Foreclosure aid should be a priority among faith groups, particularly those serving African Americans, said the Rev. DeForest "Buster" Soaries, pastor of First Baptist Church of Lincoln Gardens.
Soaries was featured on the recent CNN series Black in America for a campaign his church began in 2005 to promote debt-free living. Its goal is to give people financial tools and to change a culture that sees debt as the norm.
Among African Americans, debt is "a bigger challenge than racism," Soaries said. More than half the people in the black community have no bank account or have insufficient savings, he said.
Since 2007, much of his church's efforts have focused on foreclosure. Each of Soaries' sermons includes a message about managing money responsibly. He plans to go national with his program about debt-free living.

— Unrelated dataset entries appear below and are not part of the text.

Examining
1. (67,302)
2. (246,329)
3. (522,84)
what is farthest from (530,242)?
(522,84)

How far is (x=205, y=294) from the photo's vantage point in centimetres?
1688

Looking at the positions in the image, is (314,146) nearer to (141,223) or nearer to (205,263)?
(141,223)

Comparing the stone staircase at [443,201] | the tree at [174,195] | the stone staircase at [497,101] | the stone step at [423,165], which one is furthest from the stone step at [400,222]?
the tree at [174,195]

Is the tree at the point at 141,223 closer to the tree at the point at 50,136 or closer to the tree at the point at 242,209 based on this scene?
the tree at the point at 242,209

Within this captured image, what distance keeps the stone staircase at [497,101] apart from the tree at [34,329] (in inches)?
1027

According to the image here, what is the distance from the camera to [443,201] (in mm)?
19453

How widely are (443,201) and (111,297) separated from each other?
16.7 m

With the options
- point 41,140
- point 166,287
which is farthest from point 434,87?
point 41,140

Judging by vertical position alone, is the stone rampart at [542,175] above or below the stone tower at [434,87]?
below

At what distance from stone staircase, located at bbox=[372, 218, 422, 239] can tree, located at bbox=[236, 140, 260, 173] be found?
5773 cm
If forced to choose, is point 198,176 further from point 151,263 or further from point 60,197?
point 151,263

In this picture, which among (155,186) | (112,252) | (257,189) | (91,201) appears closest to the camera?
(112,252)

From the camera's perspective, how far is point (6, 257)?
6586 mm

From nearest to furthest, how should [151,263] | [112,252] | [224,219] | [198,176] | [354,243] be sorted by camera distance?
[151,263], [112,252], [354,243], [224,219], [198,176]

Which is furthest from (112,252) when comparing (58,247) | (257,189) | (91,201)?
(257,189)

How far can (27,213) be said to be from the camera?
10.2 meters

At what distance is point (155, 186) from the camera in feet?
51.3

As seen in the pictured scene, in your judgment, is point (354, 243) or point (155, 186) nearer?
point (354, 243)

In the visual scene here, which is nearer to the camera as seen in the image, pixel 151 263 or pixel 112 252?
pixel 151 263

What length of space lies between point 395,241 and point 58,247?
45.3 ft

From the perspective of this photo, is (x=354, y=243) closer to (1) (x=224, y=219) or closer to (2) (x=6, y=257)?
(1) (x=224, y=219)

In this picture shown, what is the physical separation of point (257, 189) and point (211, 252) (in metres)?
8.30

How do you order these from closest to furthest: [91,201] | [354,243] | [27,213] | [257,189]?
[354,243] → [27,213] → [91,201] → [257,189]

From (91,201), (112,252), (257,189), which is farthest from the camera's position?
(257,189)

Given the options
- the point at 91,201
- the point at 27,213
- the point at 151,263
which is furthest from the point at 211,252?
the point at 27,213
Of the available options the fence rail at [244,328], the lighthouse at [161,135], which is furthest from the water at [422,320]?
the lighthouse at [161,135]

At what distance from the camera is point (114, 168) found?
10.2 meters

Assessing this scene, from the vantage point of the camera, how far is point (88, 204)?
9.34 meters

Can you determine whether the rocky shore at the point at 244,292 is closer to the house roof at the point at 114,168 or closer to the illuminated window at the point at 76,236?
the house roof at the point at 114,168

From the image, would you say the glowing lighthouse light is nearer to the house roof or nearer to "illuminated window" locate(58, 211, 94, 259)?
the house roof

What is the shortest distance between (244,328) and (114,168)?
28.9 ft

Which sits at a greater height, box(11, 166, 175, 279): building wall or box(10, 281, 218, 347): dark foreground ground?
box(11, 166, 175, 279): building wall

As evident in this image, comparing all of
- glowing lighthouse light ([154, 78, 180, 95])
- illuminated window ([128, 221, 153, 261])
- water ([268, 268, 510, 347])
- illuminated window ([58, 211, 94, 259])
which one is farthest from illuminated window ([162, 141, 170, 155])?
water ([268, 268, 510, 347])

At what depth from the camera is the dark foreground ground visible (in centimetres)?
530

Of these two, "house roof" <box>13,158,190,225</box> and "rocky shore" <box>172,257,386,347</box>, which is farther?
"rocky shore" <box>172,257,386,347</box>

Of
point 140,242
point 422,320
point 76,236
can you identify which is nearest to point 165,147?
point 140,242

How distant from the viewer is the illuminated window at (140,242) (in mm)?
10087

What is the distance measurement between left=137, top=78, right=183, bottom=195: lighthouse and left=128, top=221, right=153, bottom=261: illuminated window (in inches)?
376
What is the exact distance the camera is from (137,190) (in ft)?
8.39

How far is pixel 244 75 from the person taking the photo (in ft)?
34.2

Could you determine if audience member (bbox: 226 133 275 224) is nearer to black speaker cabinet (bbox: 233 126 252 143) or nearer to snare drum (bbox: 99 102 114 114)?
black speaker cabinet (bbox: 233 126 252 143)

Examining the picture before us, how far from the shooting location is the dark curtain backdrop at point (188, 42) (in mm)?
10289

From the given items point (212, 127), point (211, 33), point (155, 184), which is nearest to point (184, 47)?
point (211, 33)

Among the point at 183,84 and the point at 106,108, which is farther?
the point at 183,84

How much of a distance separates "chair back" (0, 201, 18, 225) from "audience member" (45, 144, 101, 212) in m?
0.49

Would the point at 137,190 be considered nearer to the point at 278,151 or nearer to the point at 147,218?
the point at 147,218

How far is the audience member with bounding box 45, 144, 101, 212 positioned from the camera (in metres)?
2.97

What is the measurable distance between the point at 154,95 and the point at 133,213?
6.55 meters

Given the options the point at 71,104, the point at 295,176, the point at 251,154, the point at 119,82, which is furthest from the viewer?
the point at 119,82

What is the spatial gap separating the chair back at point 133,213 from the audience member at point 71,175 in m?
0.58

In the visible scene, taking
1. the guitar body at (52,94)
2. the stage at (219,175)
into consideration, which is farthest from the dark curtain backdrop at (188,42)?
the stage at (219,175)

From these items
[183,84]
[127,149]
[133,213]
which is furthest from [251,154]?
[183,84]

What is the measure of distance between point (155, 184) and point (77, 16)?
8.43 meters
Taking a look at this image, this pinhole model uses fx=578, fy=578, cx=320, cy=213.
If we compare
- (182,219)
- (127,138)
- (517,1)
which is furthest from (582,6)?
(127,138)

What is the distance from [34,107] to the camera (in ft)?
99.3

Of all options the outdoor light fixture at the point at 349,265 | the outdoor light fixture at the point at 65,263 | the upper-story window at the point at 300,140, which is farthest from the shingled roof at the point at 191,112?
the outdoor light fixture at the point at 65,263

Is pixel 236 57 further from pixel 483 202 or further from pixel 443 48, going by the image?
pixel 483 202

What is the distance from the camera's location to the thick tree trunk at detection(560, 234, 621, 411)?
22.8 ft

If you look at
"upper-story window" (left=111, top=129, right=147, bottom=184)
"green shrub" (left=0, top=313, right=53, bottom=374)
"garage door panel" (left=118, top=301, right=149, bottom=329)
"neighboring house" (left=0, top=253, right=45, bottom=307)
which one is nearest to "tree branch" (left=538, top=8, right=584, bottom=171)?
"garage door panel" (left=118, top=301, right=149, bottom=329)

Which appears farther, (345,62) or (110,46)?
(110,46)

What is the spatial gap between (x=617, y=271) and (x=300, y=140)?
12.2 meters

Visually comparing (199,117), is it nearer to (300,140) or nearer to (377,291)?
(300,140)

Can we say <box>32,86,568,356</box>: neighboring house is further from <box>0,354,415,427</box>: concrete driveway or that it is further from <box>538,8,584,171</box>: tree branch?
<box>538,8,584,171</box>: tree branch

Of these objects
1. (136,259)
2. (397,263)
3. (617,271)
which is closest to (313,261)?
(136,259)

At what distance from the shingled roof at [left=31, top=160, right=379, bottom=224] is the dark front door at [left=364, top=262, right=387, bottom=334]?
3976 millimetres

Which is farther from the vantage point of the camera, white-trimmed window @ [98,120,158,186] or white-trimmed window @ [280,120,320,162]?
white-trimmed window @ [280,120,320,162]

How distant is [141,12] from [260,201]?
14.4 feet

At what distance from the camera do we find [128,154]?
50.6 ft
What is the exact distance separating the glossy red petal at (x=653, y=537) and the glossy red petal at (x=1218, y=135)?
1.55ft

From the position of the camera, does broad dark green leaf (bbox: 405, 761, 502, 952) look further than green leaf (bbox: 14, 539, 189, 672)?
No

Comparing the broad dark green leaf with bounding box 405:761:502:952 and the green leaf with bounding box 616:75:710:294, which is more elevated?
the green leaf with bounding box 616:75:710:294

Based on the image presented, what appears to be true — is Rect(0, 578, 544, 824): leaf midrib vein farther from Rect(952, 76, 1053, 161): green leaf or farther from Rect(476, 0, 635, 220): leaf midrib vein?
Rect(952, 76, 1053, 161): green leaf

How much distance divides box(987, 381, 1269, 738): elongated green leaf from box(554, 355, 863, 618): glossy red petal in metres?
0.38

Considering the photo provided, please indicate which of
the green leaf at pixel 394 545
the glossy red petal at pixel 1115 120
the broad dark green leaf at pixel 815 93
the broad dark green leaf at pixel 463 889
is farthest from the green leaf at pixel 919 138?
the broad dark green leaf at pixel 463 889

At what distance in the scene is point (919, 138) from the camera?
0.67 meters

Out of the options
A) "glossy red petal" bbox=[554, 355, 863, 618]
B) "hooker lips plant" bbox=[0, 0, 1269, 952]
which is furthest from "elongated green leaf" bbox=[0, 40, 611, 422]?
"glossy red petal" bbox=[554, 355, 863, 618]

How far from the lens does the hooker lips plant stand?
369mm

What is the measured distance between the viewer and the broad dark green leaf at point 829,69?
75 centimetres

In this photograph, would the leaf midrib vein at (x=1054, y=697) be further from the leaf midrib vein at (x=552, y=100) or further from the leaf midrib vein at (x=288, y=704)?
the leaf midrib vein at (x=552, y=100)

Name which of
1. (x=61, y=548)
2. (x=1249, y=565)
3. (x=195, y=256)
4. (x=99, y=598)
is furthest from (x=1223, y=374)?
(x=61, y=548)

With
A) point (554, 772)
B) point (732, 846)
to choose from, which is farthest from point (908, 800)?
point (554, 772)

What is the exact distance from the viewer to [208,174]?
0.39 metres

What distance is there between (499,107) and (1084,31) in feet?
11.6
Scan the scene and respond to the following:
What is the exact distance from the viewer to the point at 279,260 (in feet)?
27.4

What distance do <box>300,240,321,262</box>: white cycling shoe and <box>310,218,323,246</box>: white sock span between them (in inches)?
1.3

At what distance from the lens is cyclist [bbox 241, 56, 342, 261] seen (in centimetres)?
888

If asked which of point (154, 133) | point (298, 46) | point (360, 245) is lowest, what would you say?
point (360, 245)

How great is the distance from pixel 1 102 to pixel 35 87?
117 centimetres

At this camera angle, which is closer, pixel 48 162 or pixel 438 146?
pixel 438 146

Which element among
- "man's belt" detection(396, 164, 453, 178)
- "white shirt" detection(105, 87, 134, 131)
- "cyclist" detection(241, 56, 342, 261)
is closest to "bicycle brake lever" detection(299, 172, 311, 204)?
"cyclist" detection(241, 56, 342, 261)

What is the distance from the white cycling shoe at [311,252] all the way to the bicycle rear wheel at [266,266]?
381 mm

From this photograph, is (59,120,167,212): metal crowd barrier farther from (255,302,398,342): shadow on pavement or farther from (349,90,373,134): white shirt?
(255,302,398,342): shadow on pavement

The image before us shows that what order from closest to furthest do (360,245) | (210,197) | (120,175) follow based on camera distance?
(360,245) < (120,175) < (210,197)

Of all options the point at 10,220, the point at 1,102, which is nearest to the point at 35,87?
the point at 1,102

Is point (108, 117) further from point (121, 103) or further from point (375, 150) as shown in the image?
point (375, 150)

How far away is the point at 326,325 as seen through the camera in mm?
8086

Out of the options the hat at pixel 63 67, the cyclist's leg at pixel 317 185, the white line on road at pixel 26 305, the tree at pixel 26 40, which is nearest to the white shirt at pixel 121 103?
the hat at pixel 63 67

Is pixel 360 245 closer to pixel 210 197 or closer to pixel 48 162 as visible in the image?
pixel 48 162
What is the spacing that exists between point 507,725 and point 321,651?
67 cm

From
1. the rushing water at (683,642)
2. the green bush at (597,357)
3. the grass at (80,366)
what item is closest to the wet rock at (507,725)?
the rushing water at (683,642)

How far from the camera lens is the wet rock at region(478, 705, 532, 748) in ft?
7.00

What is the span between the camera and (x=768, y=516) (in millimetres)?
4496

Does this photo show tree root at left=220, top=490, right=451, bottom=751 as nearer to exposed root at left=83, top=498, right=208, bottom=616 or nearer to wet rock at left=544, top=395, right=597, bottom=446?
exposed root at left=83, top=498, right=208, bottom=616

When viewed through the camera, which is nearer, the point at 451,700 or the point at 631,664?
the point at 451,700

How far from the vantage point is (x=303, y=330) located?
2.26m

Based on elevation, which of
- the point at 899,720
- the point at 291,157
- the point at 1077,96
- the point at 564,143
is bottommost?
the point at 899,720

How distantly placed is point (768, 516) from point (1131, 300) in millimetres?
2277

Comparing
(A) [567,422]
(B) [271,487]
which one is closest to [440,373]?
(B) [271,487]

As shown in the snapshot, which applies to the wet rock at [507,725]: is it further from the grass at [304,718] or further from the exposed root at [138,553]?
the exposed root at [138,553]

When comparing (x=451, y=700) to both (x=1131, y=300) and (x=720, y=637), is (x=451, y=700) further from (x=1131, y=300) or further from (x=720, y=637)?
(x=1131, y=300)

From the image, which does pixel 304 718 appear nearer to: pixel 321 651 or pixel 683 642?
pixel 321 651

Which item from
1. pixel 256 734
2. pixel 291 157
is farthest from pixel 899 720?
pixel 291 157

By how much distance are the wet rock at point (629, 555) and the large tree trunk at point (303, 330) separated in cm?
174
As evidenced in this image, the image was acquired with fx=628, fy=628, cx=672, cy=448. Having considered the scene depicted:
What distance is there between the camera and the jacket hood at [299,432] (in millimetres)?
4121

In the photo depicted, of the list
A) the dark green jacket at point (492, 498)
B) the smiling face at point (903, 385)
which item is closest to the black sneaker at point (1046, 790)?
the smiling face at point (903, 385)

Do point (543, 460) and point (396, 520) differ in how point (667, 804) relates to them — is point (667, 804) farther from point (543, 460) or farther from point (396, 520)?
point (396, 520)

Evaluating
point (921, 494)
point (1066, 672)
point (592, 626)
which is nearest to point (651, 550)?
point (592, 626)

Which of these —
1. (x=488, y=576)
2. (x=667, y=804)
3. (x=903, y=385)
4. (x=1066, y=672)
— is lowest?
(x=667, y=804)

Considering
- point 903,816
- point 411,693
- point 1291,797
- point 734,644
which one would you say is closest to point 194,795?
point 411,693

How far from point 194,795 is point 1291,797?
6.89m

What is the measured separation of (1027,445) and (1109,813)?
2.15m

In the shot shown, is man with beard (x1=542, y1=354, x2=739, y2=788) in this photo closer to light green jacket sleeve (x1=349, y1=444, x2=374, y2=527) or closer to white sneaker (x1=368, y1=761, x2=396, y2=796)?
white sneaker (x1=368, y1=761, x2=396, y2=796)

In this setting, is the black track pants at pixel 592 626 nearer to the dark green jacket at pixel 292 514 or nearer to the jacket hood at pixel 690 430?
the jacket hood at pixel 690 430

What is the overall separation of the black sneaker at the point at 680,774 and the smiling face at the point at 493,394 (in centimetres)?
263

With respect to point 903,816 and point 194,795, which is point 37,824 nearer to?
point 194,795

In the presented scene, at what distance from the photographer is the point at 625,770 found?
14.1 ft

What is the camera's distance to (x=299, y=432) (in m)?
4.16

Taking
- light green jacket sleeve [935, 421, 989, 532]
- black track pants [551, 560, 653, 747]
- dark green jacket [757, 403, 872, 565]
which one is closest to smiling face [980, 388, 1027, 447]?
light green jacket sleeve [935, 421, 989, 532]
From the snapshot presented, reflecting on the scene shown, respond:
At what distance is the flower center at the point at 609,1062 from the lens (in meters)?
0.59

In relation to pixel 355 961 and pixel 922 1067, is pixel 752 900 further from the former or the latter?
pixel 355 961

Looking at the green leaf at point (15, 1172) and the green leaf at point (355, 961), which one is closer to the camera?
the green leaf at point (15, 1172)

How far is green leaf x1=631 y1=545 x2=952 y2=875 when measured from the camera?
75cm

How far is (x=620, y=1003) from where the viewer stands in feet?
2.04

Acting on these issues returns churches to a role they played in the civil rights movement, when they focused on improving their communities and not simply on strengthening themselves, he said.
The Soltises of North Plainfield didn't know anything about Soaries' church.
Fred Soltis, 53, was laid off from his job as a lawn-sprinkler technician in November 2008. Sandi Soltis is a high school secretary.
After they cosigned a loan for a van their son needed for work, their credit was cut, Fred Soltis said. Their mortgage-interest rate, which they thought was fixed, jumped.
Despite protracted fights with their bank and credit-card companies, the couple received a foreclosure notice late last year, he said.
By the time they contacted the community-development corporation at First Baptist in January, they were sure they would have to sell their home. A counselor helped them secure a loan modification with a 2 percent interest rate and a $500 reduction in their monthly bill.
Though he wasn't drawn to the organization because it was faith-based, Soltis said it had given him more confidence in their counselor.
"You have a tendency to open up more, to go in a little deeper," he said. "You definitely feel more comfortable."
And the service was personal, he said. After the case was closed, the counselor called him about a church job fair.
A chance to offer compassion to those in need is motivation for Deborah Mitchell, 51, of South River. She is a secretary at a law firm and her extended family's financial guru. One night a week, she works as a counselor at Faith Fellowship in Sayreville.
"We consider it serving people, because that's what God would do," she said.
Advocates say faith-based organizations can lend credibility to the services they advertise. Distressed homeowners may be bombarded with offers of assistance. Avoiding scams can be difficult.
Sarah Fenner, of Plainfield, was wary in early 2009 when she heard a radio ad for First Baptist's foreclosure counseling.
Fenner, 51, and her husband had bought a two-family house in 2006 with what is referred to as a "piggyback mortgage," securing one loan to cover 80 percent of the cost of the home and another for the remainder, both with adjustable interest rates.
By 2008, she had lost one of her two jobs as a home-care provider for people with disabilities. Her husband, an ironworker, had been laid off. With their mortgage bills rising, they fell behind.
Fenner tried an assistance program but declined the help when the counselor asked for a fee.
"Why would he want money when we're having trouble?" she asked.
As at all HUD-certified offices, the help they got from the community-development corporation at First Baptist was free. It also was effective. With both Fenners employed again, the counselor helped them convince their lenders that they could afford their home.
Fenner is not a First Baptist member. Not yet.
"I'm planning on going to visit," she said.